* STUDY TEXT *
John Grant unleashes a confrontational, unapologetic sensuality that is celebratory, but also tempered by melancholy.
John Grant’s latest, Grey Tickles, Black Pressure, opens and closes with a recitation of 1 Corinthians 13, the popular "wedding prayer", setting both a confrontational and celebratory tone. Grant mixes both elements throughout the album: he damns the "slack-jawed troglodytes" of our zombified age in "Global Warming" while, in “Snug Slacks”, he sings “You know it takes an ass like yours to make possible for me / to have developed such a very high tolerance for inappropriate behavior". Let it be clear, Grant is ready to fight or fuck. This is his most sensual album, meant to be danced to and seduced by (or during), though it is no less a listener's album, as Grant's lyrics reveal him to be emboldened by progress yet enraged by those social forces still aligned to slow or quell it.
The whirls, blips, and bloops of analog synthesizers, dominate the album’s sonics as Grant reaches back to the hedonistic dance clubs of late '70s New York City, Berlin, and other underground, pansexual scenes for inspiration. In the title song Grant even voices his wish to be transported back to 1970s NYC so that he can contract all the new diseases in their nascent forms. It's a sardonic nod to a self-destructive streak and, of course, to the reality of his HIV+ status, but without self-pity (children with cancer trump any personal complaints, he wryly notes). Grant has embraced his condition and, in doing so, seems to have freed himself to express his sexuality more openly than on his previous records. In those, his status and inclinations, while never hidden, were often expressed in reaction to the perceptions of the status quo. There was a "fuck-off" self-defensiveness that was refreshing on those records; here, his attitude is "fuck it" as he abandons concern for external definitions of himself or his sexuality.

* EXERCISE PROMPT *
According to the review, what does the album open and close with? Rely only on the review for your answer.

[Stored data]
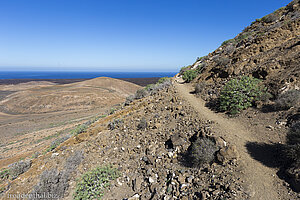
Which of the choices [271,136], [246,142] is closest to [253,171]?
[246,142]

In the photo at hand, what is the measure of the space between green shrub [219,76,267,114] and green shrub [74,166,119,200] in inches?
231

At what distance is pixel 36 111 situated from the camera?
3067cm

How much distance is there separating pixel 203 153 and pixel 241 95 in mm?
4085

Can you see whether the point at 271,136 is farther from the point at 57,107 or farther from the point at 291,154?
the point at 57,107

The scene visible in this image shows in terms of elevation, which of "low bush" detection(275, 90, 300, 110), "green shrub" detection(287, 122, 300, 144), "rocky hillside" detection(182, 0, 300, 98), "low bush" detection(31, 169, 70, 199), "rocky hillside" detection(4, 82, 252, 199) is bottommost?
"low bush" detection(31, 169, 70, 199)

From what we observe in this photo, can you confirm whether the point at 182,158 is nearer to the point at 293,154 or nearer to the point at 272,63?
the point at 293,154

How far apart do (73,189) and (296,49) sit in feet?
40.1

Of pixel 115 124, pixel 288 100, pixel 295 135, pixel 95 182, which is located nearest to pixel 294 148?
pixel 295 135

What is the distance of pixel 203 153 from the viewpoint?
4.13m

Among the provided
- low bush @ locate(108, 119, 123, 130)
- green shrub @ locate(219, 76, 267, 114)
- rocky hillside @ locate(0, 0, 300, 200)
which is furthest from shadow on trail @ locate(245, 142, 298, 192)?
low bush @ locate(108, 119, 123, 130)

* ANSWER SPACE *
A recitation of 1 Corinthians 13, the popular "wedding prayer".